- **STATED GOAL**:
Carry on the article about the 2011 Gravesham Borough Council election, starting right after its last sentence.

2011 Gravesham Borough Council election

All 44 seats in the Gravesham Borough Council 23 seats needed for a majority
|  | First party | Second party |
| Party | Labour | Conservative |
| Last election | 16 seats, 35.5% | 28 seats, 54.8% |
| Seats before | 17^{†} | 27^{†} |
| Seats won | 25 | 19 |
| Seat change | +8 | −8 |
| Popular vote | 13,549 | 15,151 |
| Percentage | 45.1% | 50.4% |
| Swing | +9.6% | −4.4% |
- Map of the results of the 2011 Gravesham council election. Labour in red and Conservatives in blue. ^{†} Labour gained a seat from the Conservatives in a by-election in 2009
| Council control before election Conservative | Council control after election Labour |

= 2011 Gravesham Borough Council election =

The 2011 Gravesham Borough Council election took place on 5 May 2011 to elect members of Gravesham Borough Council in Kent, England. The whole council was up for election and the Labour Party gained overall control of the council from the Conservative Party.

==Background==
Before the election the Conservatives had run the council since the 2007 election when they won 26 seats, compared to 16 for Labour. However Labour gained a seat back at a by-election in June 2009 in Painters Ash ward.

During the campaign the national Labour leader Ed Miliband came to Gravesham twice, while the Conservative Prime Minister David Cameron met party activists, along with visits by other senior figures from the two parties. Apart from the Conservative and Labour parties there were also candidates from the United Kingdom Independence Party in 5 wards and the Liberal Democrats in 3 wards.

==Election result==
Labour gained 8 seats to take control of the council from the Conservatives. Labour made gains in Central, Painters Ash, Singlewell and Westcourt wards to hold 25 seats, compared to 19 for the Conservatives.

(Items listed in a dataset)
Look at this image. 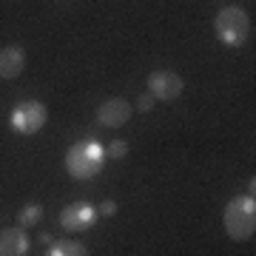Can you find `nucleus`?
<instances>
[{
    "label": "nucleus",
    "instance_id": "1",
    "mask_svg": "<svg viewBox=\"0 0 256 256\" xmlns=\"http://www.w3.org/2000/svg\"><path fill=\"white\" fill-rule=\"evenodd\" d=\"M222 225H225V234H228L234 242H248V239H254V234H256V200H254V194H250V196H234V200L225 205Z\"/></svg>",
    "mask_w": 256,
    "mask_h": 256
},
{
    "label": "nucleus",
    "instance_id": "2",
    "mask_svg": "<svg viewBox=\"0 0 256 256\" xmlns=\"http://www.w3.org/2000/svg\"><path fill=\"white\" fill-rule=\"evenodd\" d=\"M102 162H106V151L97 140H80L68 148L66 154V171L74 176V180H92L102 171Z\"/></svg>",
    "mask_w": 256,
    "mask_h": 256
},
{
    "label": "nucleus",
    "instance_id": "3",
    "mask_svg": "<svg viewBox=\"0 0 256 256\" xmlns=\"http://www.w3.org/2000/svg\"><path fill=\"white\" fill-rule=\"evenodd\" d=\"M214 32L225 46L242 48L250 37V18L245 14V9L239 6H222L214 18Z\"/></svg>",
    "mask_w": 256,
    "mask_h": 256
},
{
    "label": "nucleus",
    "instance_id": "4",
    "mask_svg": "<svg viewBox=\"0 0 256 256\" xmlns=\"http://www.w3.org/2000/svg\"><path fill=\"white\" fill-rule=\"evenodd\" d=\"M12 128L18 131V134H37L40 128L46 126V120H48V108L43 106V102H37V100H26V102H20L18 108L12 111Z\"/></svg>",
    "mask_w": 256,
    "mask_h": 256
},
{
    "label": "nucleus",
    "instance_id": "5",
    "mask_svg": "<svg viewBox=\"0 0 256 256\" xmlns=\"http://www.w3.org/2000/svg\"><path fill=\"white\" fill-rule=\"evenodd\" d=\"M97 208L88 205V202H68L63 210H60V225H63L68 234H80V230H88L97 222Z\"/></svg>",
    "mask_w": 256,
    "mask_h": 256
},
{
    "label": "nucleus",
    "instance_id": "6",
    "mask_svg": "<svg viewBox=\"0 0 256 256\" xmlns=\"http://www.w3.org/2000/svg\"><path fill=\"white\" fill-rule=\"evenodd\" d=\"M182 88H185L182 77L168 72V68H156V72L148 74V94L154 100H174V97L182 94Z\"/></svg>",
    "mask_w": 256,
    "mask_h": 256
},
{
    "label": "nucleus",
    "instance_id": "7",
    "mask_svg": "<svg viewBox=\"0 0 256 256\" xmlns=\"http://www.w3.org/2000/svg\"><path fill=\"white\" fill-rule=\"evenodd\" d=\"M131 114H134L131 102L122 100V97H111V100H106L100 108H97V122H100L102 128H120L131 120Z\"/></svg>",
    "mask_w": 256,
    "mask_h": 256
},
{
    "label": "nucleus",
    "instance_id": "8",
    "mask_svg": "<svg viewBox=\"0 0 256 256\" xmlns=\"http://www.w3.org/2000/svg\"><path fill=\"white\" fill-rule=\"evenodd\" d=\"M26 254H28V236L20 225L0 230V256H26Z\"/></svg>",
    "mask_w": 256,
    "mask_h": 256
},
{
    "label": "nucleus",
    "instance_id": "9",
    "mask_svg": "<svg viewBox=\"0 0 256 256\" xmlns=\"http://www.w3.org/2000/svg\"><path fill=\"white\" fill-rule=\"evenodd\" d=\"M23 68H26V52H23V48L20 46L0 48V77H3V80L18 77Z\"/></svg>",
    "mask_w": 256,
    "mask_h": 256
},
{
    "label": "nucleus",
    "instance_id": "10",
    "mask_svg": "<svg viewBox=\"0 0 256 256\" xmlns=\"http://www.w3.org/2000/svg\"><path fill=\"white\" fill-rule=\"evenodd\" d=\"M48 256H88V248L77 239H60V242H52Z\"/></svg>",
    "mask_w": 256,
    "mask_h": 256
},
{
    "label": "nucleus",
    "instance_id": "11",
    "mask_svg": "<svg viewBox=\"0 0 256 256\" xmlns=\"http://www.w3.org/2000/svg\"><path fill=\"white\" fill-rule=\"evenodd\" d=\"M40 216H43V208H40L37 202H28V205H23V208H20L18 222H20V228L26 230V228H32V225H37V222H40Z\"/></svg>",
    "mask_w": 256,
    "mask_h": 256
},
{
    "label": "nucleus",
    "instance_id": "12",
    "mask_svg": "<svg viewBox=\"0 0 256 256\" xmlns=\"http://www.w3.org/2000/svg\"><path fill=\"white\" fill-rule=\"evenodd\" d=\"M106 154H108L111 160H126V156H128V142H126V140H114Z\"/></svg>",
    "mask_w": 256,
    "mask_h": 256
},
{
    "label": "nucleus",
    "instance_id": "13",
    "mask_svg": "<svg viewBox=\"0 0 256 256\" xmlns=\"http://www.w3.org/2000/svg\"><path fill=\"white\" fill-rule=\"evenodd\" d=\"M97 214H102V216H114V214H117V202H114V200H106L100 208H97Z\"/></svg>",
    "mask_w": 256,
    "mask_h": 256
},
{
    "label": "nucleus",
    "instance_id": "14",
    "mask_svg": "<svg viewBox=\"0 0 256 256\" xmlns=\"http://www.w3.org/2000/svg\"><path fill=\"white\" fill-rule=\"evenodd\" d=\"M151 108H154V97H151V94H142V97L137 100V111L146 114V111H151Z\"/></svg>",
    "mask_w": 256,
    "mask_h": 256
}]
</instances>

- **EXERCISE RESPONSE**:
Following the election Ed Miliband came back to Gravesham and said "Our victory here is both a sign of our progress and a symbol of our task ahead." Both the local Conservative and Labour leaders on the council, Mike Snelling and John Burden, put the results down to the cuts being made by the national Conservative led government.

Gravesham local election result 2011
| Party |  | Seats | Gains | Losses | Net gain/loss | Seats % | Votes % | Votes | +/− |
|---|---|---|---|---|---|---|---|---|---|
|  | Labour | 25 | 8 | 0 | +8 | 56.8 | 45.1 | 13,549 | +9.6% |
|  | Conservative | 19 | 0 | 8 | -8 | 43.2 | 50.4 | 15,151 | -4.4% |
|  | UKIP | 0 | 0 | 0 | 0 | 0 | 1.3 | 953 | +1.3% |
|  | Liberal Democrats | 0 | 0 | 0 | 0 | 0 | 1.4 | 416 | -4.4% |

==Ward results==

Central (3)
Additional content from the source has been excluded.